[Records from a collection]:
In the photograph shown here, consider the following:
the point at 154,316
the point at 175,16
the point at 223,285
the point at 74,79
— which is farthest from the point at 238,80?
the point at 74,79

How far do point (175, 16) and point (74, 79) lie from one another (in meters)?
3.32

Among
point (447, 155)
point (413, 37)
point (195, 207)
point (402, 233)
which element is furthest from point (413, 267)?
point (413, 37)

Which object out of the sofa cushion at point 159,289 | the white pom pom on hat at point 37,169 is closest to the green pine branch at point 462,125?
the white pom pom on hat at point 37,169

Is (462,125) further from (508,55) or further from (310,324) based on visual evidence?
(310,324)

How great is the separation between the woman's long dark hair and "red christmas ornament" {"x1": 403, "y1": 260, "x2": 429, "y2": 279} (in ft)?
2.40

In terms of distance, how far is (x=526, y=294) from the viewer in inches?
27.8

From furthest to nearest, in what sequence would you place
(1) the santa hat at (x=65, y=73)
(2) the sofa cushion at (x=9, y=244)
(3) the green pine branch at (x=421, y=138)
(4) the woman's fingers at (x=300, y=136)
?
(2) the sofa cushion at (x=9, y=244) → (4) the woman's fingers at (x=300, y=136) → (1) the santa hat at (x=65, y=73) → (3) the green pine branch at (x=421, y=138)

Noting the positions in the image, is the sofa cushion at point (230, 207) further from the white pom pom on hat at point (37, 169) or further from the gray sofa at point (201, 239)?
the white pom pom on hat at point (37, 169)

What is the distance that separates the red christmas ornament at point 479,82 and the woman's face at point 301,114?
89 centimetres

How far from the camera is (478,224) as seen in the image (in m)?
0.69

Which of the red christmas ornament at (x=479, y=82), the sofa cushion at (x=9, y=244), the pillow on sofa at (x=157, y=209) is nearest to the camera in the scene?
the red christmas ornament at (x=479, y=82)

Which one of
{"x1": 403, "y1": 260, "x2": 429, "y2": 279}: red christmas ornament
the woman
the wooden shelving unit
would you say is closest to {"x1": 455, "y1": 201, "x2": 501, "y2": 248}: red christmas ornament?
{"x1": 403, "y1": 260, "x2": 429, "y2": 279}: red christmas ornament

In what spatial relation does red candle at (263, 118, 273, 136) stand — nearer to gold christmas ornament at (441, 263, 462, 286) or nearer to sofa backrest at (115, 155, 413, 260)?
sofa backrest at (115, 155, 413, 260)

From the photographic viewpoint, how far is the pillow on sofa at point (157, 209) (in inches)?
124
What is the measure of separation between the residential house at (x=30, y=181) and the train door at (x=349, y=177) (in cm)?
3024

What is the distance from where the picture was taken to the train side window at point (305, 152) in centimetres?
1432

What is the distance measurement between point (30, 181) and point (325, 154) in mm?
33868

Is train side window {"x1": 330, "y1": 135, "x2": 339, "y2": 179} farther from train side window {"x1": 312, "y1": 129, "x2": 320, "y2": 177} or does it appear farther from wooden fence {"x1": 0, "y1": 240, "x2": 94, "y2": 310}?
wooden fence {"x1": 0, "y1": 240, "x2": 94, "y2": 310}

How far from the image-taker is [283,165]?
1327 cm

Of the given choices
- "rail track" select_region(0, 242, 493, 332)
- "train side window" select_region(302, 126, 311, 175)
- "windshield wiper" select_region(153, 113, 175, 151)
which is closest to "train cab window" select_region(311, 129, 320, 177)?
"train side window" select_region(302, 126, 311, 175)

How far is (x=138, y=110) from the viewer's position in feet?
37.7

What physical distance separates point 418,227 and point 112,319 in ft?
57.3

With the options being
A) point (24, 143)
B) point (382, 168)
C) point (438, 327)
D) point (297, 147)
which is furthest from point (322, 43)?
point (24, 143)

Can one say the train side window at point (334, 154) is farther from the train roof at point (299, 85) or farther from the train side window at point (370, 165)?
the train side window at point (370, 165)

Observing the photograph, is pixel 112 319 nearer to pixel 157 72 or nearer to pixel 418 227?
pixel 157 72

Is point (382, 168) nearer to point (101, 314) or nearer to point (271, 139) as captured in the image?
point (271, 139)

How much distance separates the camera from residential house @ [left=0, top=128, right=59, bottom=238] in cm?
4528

[What needs to be done]:
Rewrite the listing above with every occurrence of "gray sofa" changed to "charcoal sofa", leaving all other text untouched.

[Final answer]:
In the photograph shown here, consider the following:
the point at 154,316
the point at 175,16
the point at 223,285
the point at 74,79
— which is farthest from the point at 238,80?
the point at 74,79

How far do point (175, 16) and point (74, 79) lie from one another (in meters)?
3.32

Among
point (447, 155)
point (413, 37)
point (195, 207)
point (402, 233)
which element is furthest from point (413, 267)?
point (413, 37)

Which object out of the sofa cushion at point 159,289 | the white pom pom on hat at point 37,169 is closest to the green pine branch at point 462,125?
the white pom pom on hat at point 37,169

Is (462,125) further from (508,55) or further from (310,324) based on visual evidence?
(310,324)

How great is the separation between the woman's long dark hair and "red christmas ornament" {"x1": 403, "y1": 260, "x2": 429, "y2": 279} (in ft)?
2.40

In terms of distance, how far is (x=526, y=294) from the viewer in inches?
27.8

From furthest to nearest, in what sequence would you place
(1) the santa hat at (x=65, y=73)
(2) the sofa cushion at (x=9, y=244)
(3) the green pine branch at (x=421, y=138)
(4) the woman's fingers at (x=300, y=136)
?
(2) the sofa cushion at (x=9, y=244) → (4) the woman's fingers at (x=300, y=136) → (1) the santa hat at (x=65, y=73) → (3) the green pine branch at (x=421, y=138)

Noting the positions in the image, is the sofa cushion at point (230, 207) further from the white pom pom on hat at point (37, 169) or further from the charcoal sofa at point (201, 239)?
the white pom pom on hat at point (37, 169)

What is the distance that separates the red christmas ornament at point 479,82 and the woman's face at point 301,114?
89 centimetres

How far from the camera is (478,224) as seen in the image (in m)?
0.69

Which of the red christmas ornament at (x=479, y=82), the sofa cushion at (x=9, y=244), the pillow on sofa at (x=157, y=209) is nearest to the camera in the scene?
the red christmas ornament at (x=479, y=82)

Which one of
{"x1": 403, "y1": 260, "x2": 429, "y2": 279}: red christmas ornament
the woman
the wooden shelving unit
would you say is closest to {"x1": 455, "y1": 201, "x2": 501, "y2": 248}: red christmas ornament?
{"x1": 403, "y1": 260, "x2": 429, "y2": 279}: red christmas ornament

In what spatial relation does red candle at (263, 118, 273, 136) stand — nearer to gold christmas ornament at (441, 263, 462, 286) or nearer to sofa backrest at (115, 155, 413, 260)?
sofa backrest at (115, 155, 413, 260)

From the photographic viewpoint, how far is the pillow on sofa at point (157, 209) (in inches)?
124
What is the measure of separation between the residential house at (x=30, y=181) and the train door at (x=349, y=177) (in cm)?
3024

What is the distance from where the picture was taken to the train side window at point (305, 152) in centimetres?
1432

What is the distance measurement between point (30, 181) and point (325, 154) in mm?
33868

Is train side window {"x1": 330, "y1": 135, "x2": 339, "y2": 179} farther from train side window {"x1": 312, "y1": 129, "x2": 320, "y2": 177} or does it appear farther from wooden fence {"x1": 0, "y1": 240, "x2": 94, "y2": 310}?
wooden fence {"x1": 0, "y1": 240, "x2": 94, "y2": 310}

How far from the image-taker is [283,165]?
1327 cm

Of the given choices
- "rail track" select_region(0, 242, 493, 332)
- "train side window" select_region(302, 126, 311, 175)
- "windshield wiper" select_region(153, 113, 175, 151)
which is closest to "train cab window" select_region(311, 129, 320, 177)?
"train side window" select_region(302, 126, 311, 175)

How far is (x=138, y=110) from the viewer's position in feet?
37.7

What physical distance separates point 418,227 and point 112,319 in ft?
57.3

With the options being
A) point (24, 143)
B) point (382, 168)
C) point (438, 327)
D) point (297, 147)
which is furthest from point (322, 43)?
point (24, 143)

Can one say the train side window at point (334, 154) is farther from the train roof at point (299, 85) or farther from the train side window at point (370, 165)?
the train side window at point (370, 165)

Observing the photograph, is pixel 112 319 nearer to pixel 157 72 or nearer to pixel 418 227?
pixel 157 72

Is point (382, 168) nearer to point (101, 314) or nearer to point (271, 139) as captured in the image?
point (271, 139)

How much distance separates the camera from residential house @ [left=0, top=128, right=59, bottom=238] in cm?
4528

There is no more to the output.